Jodie Foster : Mais t’as pas le droit de faire ça aux États-Unis ! Elle fait tout ! Même dans l’avion, elle a transporté elle-même toutes nos affaires.

Rebecca Zlotowski : Mais non, c’est parce qu’on nous avait changé de place… j’ai culpabilisé !

Dans le film, l’hypnotiseuse dit à l’héroïne qu’il faut « regarder sans voir ». Quel sens ça prend ça pour vous ?

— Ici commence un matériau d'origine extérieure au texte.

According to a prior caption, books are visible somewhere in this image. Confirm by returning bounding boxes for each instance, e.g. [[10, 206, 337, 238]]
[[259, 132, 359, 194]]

Philippe Elkoubi était mon directeur de casting, il est mort du sida il y a sept ans. C’est quelqu’un qui a énormément compté dans ma vie – c’est la première fois que j’arrive à en parler sans pleurer. Il m’a beaucoup aidée dans la mise en scène, dans la découverte et la direction des acteurs. Quand il filmait les acteurs en essais, il obtenait parfois d’eux des choses que jamais je n’arrivais à obtenir parce qu’il posait les bonnes questions. Souvent, il mettait un acteur dans un état, il obtenait une vérité dans son regard en lui disant « regarde sans voir ». J’ai écrit cette scène avec ce souvenir. On peut fantasmer cent-cinquante fois sur cette phrase quand on est cinéaste. Mais, maintenant, je vous laisse l’interpréter.